Notturno

Affiche Notturno
Réalisé par Gianfranco Rosi
Titre original Notturno
Pays de production Italie, France, Allemagne
Année 2020
Durée
Genre Documentaire
Distributeur Xenix
Age légal 16 ans
Age suggéré 16 ans
N° cinéfeuilles 863

Critique

Gianfranco Rosi tourne son regard vers le Moyen-Orient pour donner une voix et une visibilité aux oubliés, ceux qui souffrent en silence. Sans faire abstraction de la guerre, il se focalise pourtant sur ses temps morts et ses conséquences dans une œuvre dont la beauté et la tendresse n’en soulignent que mieux l’horreur.
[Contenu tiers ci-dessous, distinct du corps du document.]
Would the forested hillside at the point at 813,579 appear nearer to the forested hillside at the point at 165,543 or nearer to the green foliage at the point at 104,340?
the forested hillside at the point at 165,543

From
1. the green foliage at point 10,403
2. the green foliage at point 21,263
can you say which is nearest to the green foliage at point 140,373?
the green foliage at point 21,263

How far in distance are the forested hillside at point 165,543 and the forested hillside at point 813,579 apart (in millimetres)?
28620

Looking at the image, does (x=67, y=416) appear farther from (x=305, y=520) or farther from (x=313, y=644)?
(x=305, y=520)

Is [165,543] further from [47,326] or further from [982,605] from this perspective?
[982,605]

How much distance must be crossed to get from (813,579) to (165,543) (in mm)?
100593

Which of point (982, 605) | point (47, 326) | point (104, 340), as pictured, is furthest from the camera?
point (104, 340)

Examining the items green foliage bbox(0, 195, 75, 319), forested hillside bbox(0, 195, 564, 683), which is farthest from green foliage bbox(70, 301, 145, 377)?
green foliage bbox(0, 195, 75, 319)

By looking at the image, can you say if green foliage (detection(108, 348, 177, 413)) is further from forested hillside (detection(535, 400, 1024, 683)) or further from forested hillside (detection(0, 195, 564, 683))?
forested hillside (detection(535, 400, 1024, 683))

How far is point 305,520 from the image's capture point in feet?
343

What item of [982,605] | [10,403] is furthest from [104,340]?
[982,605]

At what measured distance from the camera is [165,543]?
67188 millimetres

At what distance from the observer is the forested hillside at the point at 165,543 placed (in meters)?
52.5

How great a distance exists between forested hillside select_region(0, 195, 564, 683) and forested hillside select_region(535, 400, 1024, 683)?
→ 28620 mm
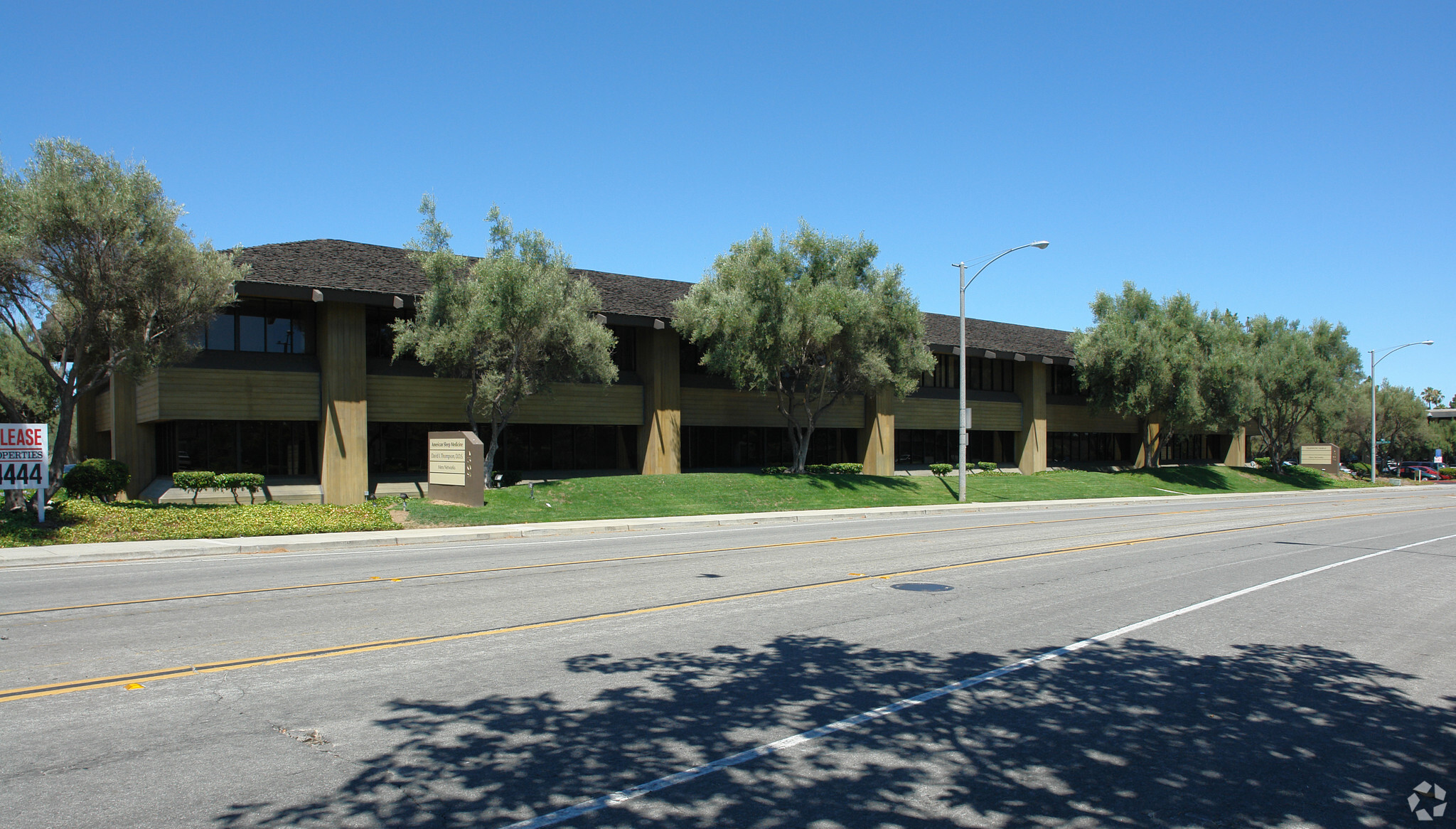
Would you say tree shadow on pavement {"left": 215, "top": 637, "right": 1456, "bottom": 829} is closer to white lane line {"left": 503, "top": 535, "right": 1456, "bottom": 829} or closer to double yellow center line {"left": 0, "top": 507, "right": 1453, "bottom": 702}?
white lane line {"left": 503, "top": 535, "right": 1456, "bottom": 829}

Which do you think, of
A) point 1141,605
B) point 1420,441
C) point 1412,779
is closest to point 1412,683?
point 1412,779

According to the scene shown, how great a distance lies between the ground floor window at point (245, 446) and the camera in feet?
91.0

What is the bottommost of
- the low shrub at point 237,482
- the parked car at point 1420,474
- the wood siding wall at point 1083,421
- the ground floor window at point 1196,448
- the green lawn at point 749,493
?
the parked car at point 1420,474

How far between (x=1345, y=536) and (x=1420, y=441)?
2968 inches

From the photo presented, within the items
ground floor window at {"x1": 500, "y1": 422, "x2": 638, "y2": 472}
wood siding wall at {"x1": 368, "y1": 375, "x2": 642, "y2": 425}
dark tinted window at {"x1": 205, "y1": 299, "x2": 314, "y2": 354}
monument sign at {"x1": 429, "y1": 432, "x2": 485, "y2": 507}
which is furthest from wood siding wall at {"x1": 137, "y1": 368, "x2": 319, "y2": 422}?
ground floor window at {"x1": 500, "y1": 422, "x2": 638, "y2": 472}

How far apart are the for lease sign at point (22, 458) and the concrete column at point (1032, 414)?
137ft

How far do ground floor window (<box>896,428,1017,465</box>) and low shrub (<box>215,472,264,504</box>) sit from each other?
28371 mm

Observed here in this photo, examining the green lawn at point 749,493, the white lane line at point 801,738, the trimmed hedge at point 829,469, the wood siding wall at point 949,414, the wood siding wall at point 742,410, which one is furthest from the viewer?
the wood siding wall at point 949,414

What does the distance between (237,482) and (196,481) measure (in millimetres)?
1011

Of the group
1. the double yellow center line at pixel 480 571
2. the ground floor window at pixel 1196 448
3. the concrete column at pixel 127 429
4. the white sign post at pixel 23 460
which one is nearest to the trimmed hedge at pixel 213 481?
the concrete column at pixel 127 429

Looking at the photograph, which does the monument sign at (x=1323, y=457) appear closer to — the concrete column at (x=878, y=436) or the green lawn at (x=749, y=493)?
the green lawn at (x=749, y=493)

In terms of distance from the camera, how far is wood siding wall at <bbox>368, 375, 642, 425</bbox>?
29312 mm

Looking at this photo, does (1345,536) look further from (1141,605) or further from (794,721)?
(794,721)

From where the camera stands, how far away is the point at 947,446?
47531 millimetres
Une obscurité silencieuse, destructrice et dénuée d’espoir semble accompagner les habitants aux frontières de l’Irak, du Kurdistan, de la Syrie et du Liban. C’est là que le cinéaste décide de tourner pendant trois ans, après avoir notamment filmé l’existence de ceux qui vivent en périphérie de l’autoroute encerclant Rome (Sacro GRA, 2013), puis la vie à Lampedusa, aussi bien des pêcheurs que des migrants (Fuocoammare, 2016).
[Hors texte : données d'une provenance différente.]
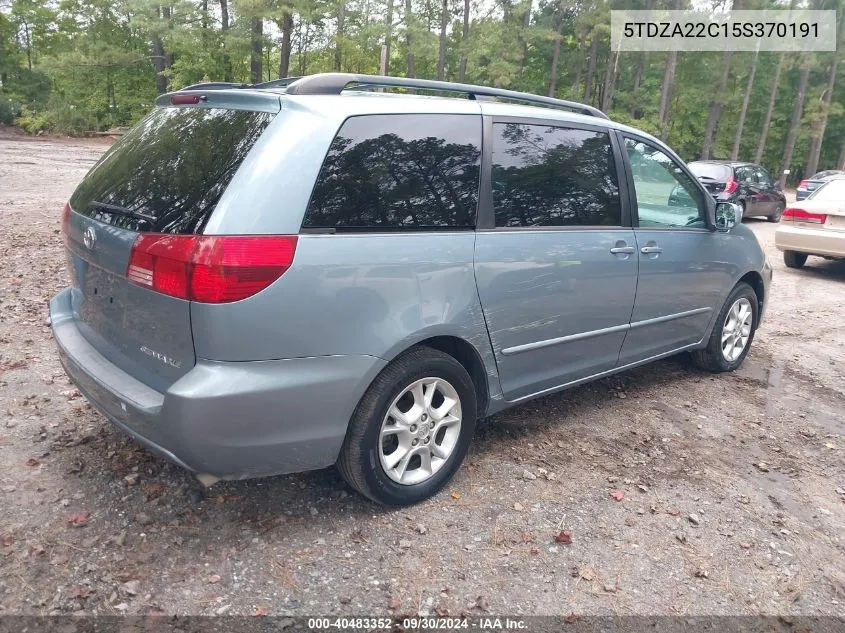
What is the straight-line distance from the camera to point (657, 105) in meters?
40.3

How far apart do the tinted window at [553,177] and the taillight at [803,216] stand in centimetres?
772

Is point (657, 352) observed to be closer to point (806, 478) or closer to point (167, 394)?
point (806, 478)

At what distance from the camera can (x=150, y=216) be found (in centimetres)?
261

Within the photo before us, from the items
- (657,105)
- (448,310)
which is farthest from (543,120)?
(657,105)

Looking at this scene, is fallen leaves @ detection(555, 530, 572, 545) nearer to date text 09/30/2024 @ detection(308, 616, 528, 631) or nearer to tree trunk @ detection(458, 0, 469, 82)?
date text 09/30/2024 @ detection(308, 616, 528, 631)

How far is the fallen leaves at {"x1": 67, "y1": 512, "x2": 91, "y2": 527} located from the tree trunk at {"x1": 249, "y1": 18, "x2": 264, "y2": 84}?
29.8m

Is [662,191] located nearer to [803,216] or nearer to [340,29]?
[803,216]

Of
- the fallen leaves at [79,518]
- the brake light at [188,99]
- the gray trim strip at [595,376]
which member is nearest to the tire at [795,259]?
the gray trim strip at [595,376]

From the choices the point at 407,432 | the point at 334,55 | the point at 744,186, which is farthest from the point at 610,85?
the point at 407,432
Des plans fixes, composés minutieusement, saisissent avec une tendresse et un respect infinis les protagonistes, qu’ils soient chiites, alaouites, sunnites, yézidis ou Kurdes. Après un plan d’ouverture de nuit sur des militaires en plein exercice, nous accompagnons un groupe de femmes dans une ancienne prison. L’une restera plus longtemps que les autres, dans la cellule de son fils, mort torturé. En caressant les murs avec douceur, c’est sa présence qu’elle cherche à sentir.
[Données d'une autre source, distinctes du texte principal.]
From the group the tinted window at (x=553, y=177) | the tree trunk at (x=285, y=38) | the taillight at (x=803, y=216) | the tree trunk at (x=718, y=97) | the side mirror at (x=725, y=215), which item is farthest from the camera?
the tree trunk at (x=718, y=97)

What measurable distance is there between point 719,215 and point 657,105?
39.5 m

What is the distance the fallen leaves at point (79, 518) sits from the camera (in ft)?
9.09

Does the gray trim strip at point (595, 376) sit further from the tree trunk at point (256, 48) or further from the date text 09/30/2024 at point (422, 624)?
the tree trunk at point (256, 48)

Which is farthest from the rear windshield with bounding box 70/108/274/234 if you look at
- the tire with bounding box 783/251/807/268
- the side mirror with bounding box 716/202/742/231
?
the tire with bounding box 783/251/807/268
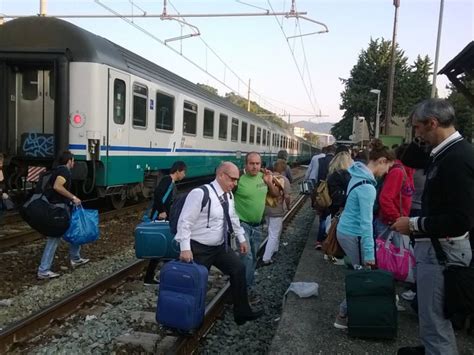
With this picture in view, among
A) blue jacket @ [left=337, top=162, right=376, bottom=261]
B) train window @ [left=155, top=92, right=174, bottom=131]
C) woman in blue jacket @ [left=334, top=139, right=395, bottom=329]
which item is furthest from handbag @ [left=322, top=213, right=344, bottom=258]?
train window @ [left=155, top=92, right=174, bottom=131]

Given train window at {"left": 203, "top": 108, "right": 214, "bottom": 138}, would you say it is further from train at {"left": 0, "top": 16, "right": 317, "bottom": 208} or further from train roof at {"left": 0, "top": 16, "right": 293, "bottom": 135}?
train roof at {"left": 0, "top": 16, "right": 293, "bottom": 135}

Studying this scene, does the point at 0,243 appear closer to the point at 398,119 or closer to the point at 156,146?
the point at 156,146

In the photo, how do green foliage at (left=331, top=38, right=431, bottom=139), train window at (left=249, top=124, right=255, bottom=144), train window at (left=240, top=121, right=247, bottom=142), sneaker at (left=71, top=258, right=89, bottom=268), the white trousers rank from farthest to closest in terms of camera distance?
green foliage at (left=331, top=38, right=431, bottom=139), train window at (left=249, top=124, right=255, bottom=144), train window at (left=240, top=121, right=247, bottom=142), the white trousers, sneaker at (left=71, top=258, right=89, bottom=268)

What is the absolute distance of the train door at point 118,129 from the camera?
376 inches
Jamais le film ne nous entraînera sur les zones de combat. En effet, à travers la télévision qui diffuse des séquences d’explosions, de militaires en pleine action avec une musique grandiloquente, nous est discrètement signalé ce que ce documentaire n’est pas: un film spectaculaire sur la guerre.

Au contraire, elle apparaît en toile de fond, comme un donné auquel on ne peut se soustraire, avec lequel il faut vivre. Son omniprésence s’exprime aussi bien par le bruit des tirs que dans le récit d’enfants. Plusieurs témoignent de ce qu’ils ont vécu: par des dessins notamment, tous sanguinaires.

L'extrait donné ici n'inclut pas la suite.